Why does you daughter think the dog has worms? From what you describe, it doesn't sound likely, but it's always possible. Also, if a dog is on regular heartworm preventive meds that lowers the possibility of a dog having many kinds of intestinal worms.
I rescued a puppy in a deserted rural area in 1990. He was skin and bones and had every parasite a dog could have except for heartworms. Our vet wormed him 3 times and we thought that problem was finally over. When he was about 3 months old, we were still battling severe mange, so in desperation the vet tried the only thing left to him other than mitaban dips: a shot of heartworm treatment. I didn't know it was arsenic based, and within 20 minutes my poor dog was vomiting. Then the diarrhea started. Over the next 24 hours he was completely emptied and the last few BMs were nothing but worms.

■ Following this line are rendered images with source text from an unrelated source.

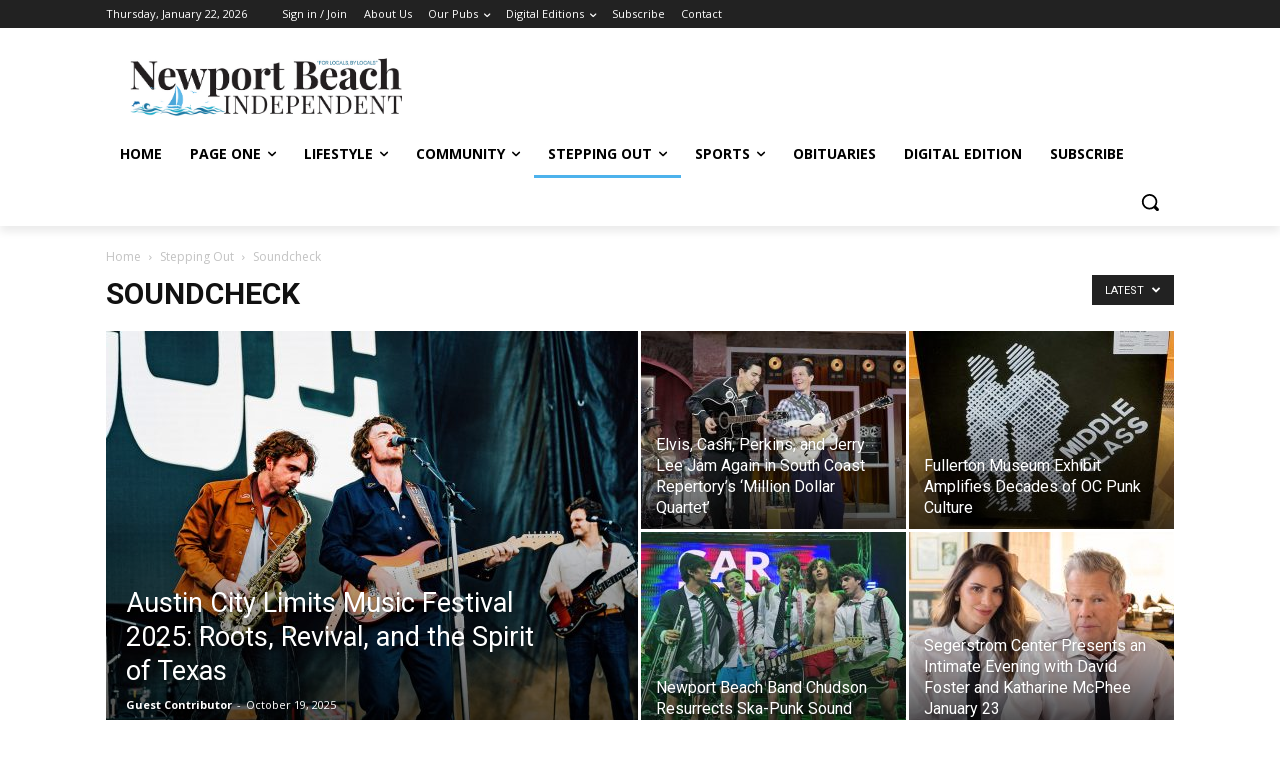

--- FILE ---
content_type: text/html; charset=utf-8
request_url: https://www.google.com/recaptcha/api2/aframe
body_size: 268
content:
<!DOCTYPE HTML><html><head><meta http-equiv="content-type" content="text/html; charset=UTF-8"></head><body><script nonce="JAe0pxj8NjTxj6OGZaubhw">/** Anti-fraud and anti-abuse applications only. See google.com/recaptcha */ try{var clients={'sodar':'https://pagead2.googlesyndication.com/pagead/sodar?'};window.addEventListener("message",function(a){try{if(a.source===window.parent){var b=JSON.parse(a.data);var c=clients[b['id']];if(c){var d=document.createElement('img');d.src=c+b['params']+'&rc='+(localStorage.getItem("rc::a")?sessionStorage.getItem("rc::b"):"");window.document.body.appendChild(d);sessionStorage.setItem("rc::e",parseInt(sessionStorage.getItem("rc::e")||0)+1);localStorage.setItem("rc::h",'1769077568915');}}}catch(b){}});window.parent.postMessage("_grecaptcha_ready", "*");}catch(b){}</script></body></html>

That shot didn't help the mange, but he never EVER had worms again in his nearly 14 years with us. He had no symptoms of anything wrong, nothing in his stools, zip, zero, nada.
So - yes, go ahead and have your dog checked by your vet. It's always better to be safe than sorry. :-)
They can appear to be COMPLETELY normal and still be carrying quite a heavy parasite load. Adult dogs aren't as outwardly affected by worms as puppies are. Puppies tend to have big, round bellies when they have worms, adult dogs don't. They pick them up sniffing around outside, stepping in places where infected dogs have defecated and have dropped eggs and worm cysts, and then licking their paws. Even one flea, if it is a tapeworm host and is ingested by an animal, can cause a tapeworm.
It's a good idea to have a fecal done on your dog once a year just to make sure they're clear of worms.